» **Work instruction A**
In the blog post about the 2010 meeting with Congressman Boehner, what did the writer immediately resolve to do after the proposal was met with a sneer?
» **Work instruction B**
In the blog post about Trump's UN speech, shorten the paragraph that begins "Critics of President Trump will say" and keep its main facts.
» **Work instruction C**
Pick up the blog post about Trump's UN speech right after its final sentence, keeping the writer's voice.

» **Passage provided**

--- START ---

It was 2010 and I was meeting with my congressman John Boehner with a Power Point presentation I had put together about the United Nations and how much America put into it compared to other nations, and I was urging my representative to get out of that body of government because it was intrusive, out-of-touch, and seeking to end American sovereignty.   Of course the reaction I received from my proposal was a sneer and an attitude toward me of ignorance which pissed me off greatly—as if my little mind couldn’t grapple with the realities of the world.  It pissed me off so much that I immediately resolved to create this blog.  I was smarter than any of the people I met with, yet because I suggested ending the American participation into the United Nations I was treated with contempt and ignorance as if those things applied to me.  Well I’m still at it while Congressman Boehner is now a lobbyists in Washington D.C., as he essentially always was, and finally there is a new president of the United States who does understand as I always have what the United Nations really has been, and he gave a speech which properly represented my view points—and I enjoyed it greatly.  The best part of the speech was where Trump called the war mongering North Korean despot, “Rocket Man” for his constant threat of nuclear war.  The stunned chamber listened mostly in silence as a new kind of American bravado finally launched itself on the world stage and it gave me tremendous pride.

Critics of President Trump will say that he doesn’t read off the teleprompter very well, and that the magnanimity of that UN speech was written for him, and that he’s not sophisticated enough to come up with those line of sentences on his own.  But I’d say that it takes a lot of guts for someone like Trump to even read words written for him in front of such an audience because once he does they will forever be associated with him, and that is something different we haven’t seen before—a person in a major leadership position who will own that kind of dialogue on the world stage.  John Boehner certainly wouldn’t do it way back in 2010 and he was the closest person who I thought might.  Certainly John McCain who had just run for president in 2008 wouldn’t because he lectured our local radio celebrity Bill Cunningham on using too harsh of language against Barack Obama during a Cincinnati GOP rally—so even during elections where much was either gained or lost, the GOP leadership would not commit to the kind of terms that were needed to stand against a global tide seeking to end American sovereignty on its way to world domination of thought and deed—while we as Americans paid the bill.

--- END ---

» **Data shown**

--- START ---

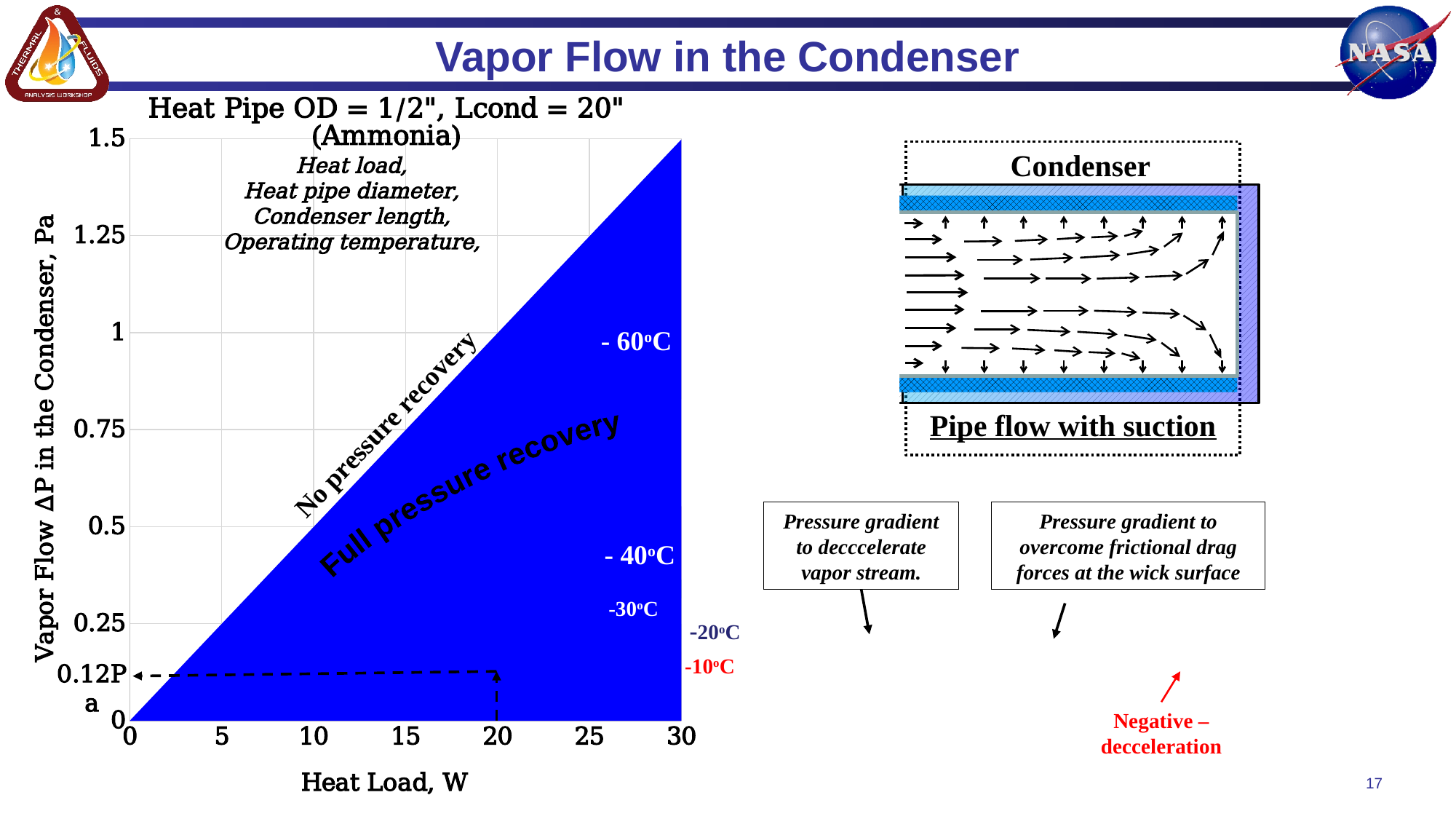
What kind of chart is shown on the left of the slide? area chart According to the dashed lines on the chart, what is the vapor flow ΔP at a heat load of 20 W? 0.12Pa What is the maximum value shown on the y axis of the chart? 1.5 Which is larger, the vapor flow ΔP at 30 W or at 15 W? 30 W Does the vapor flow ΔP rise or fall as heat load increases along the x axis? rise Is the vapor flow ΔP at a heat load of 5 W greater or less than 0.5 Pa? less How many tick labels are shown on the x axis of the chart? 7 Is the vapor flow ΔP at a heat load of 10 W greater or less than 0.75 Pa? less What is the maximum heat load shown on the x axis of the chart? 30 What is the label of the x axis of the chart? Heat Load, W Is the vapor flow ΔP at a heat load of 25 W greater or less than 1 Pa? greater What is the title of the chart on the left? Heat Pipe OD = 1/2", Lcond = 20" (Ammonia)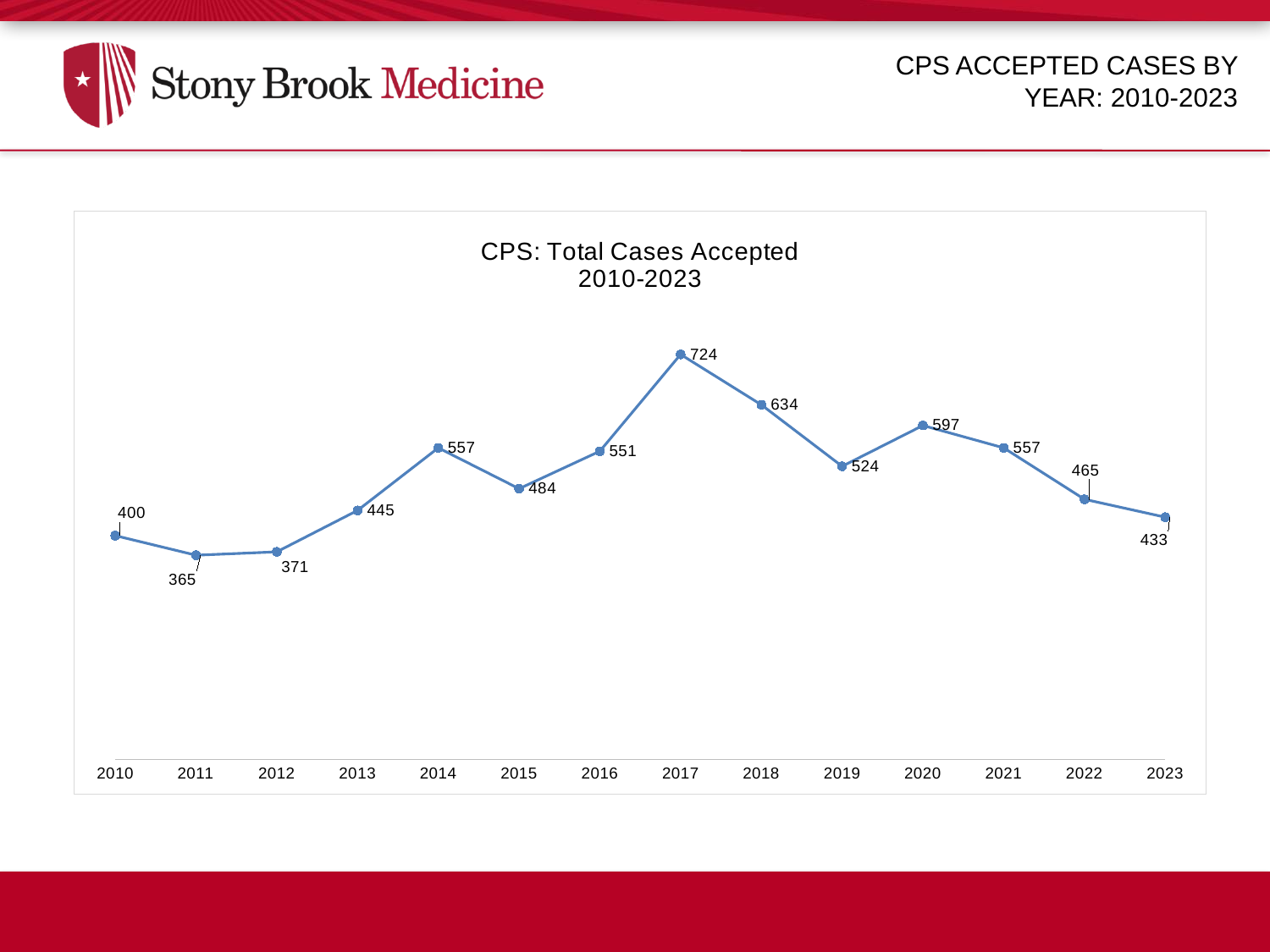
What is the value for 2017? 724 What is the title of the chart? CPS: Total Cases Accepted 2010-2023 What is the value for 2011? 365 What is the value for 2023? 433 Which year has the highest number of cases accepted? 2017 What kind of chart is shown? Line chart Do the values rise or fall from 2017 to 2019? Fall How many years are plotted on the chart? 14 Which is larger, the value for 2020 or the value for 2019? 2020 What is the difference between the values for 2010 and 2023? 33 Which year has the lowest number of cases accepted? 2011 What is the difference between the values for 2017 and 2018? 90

--- END ---

» **Your response A**
The writer resolved to create this blog.

» **Your response B**
Trump's critics say he reads poorly from a teleprompter and that the UN speech was written for him. The writer argues that delivering such words to that audience takes guts, because they will forever be associated with him. A major leader owning that kind of language on the world stage is something new. John Boehner would not do it in 2010. John McCain, after his 2008 presidential run, lectured local radio host Bill Cunningham at a Cincinnati GOP rally for using harsh language against Barack Obama. Even in elections, GOP leaders would not take the strong stance needed against a global tide seeking to end American sovereignty, while Americans paid the bill.

» **Your response C**
A few years later when I needed them most, many local GOP people left me hanging on a vine as I had committed myself to harsh language at our political enemies and they wouldn’t stand with me.  They cowered in fear because they were not in politics to accomplish anything seriously; they simply wanted the titles and the money that came from crony capitalism and stirring the pot the way I wanted to, in order to fix the situation didn’t give them what they were looking for in politics, so villainy continued and they would look toward me and say behind my back, “he just doesn’t understand.”  Like hell if I never understood—I knew far better than they did what was happening because I could look at the situation objectively.  My career wasn’t tied to the stars of the senate or the House of Representatives.  I had no plans to be Washington lobbyist the way that Boehner did, so I had no fear of pissing anybody off.  I always thought that was the purpose of government—to represent the people who are really out there—not to become some party caricature for bridging business with money and hiding the whole escapade behind rules and procedural conduct.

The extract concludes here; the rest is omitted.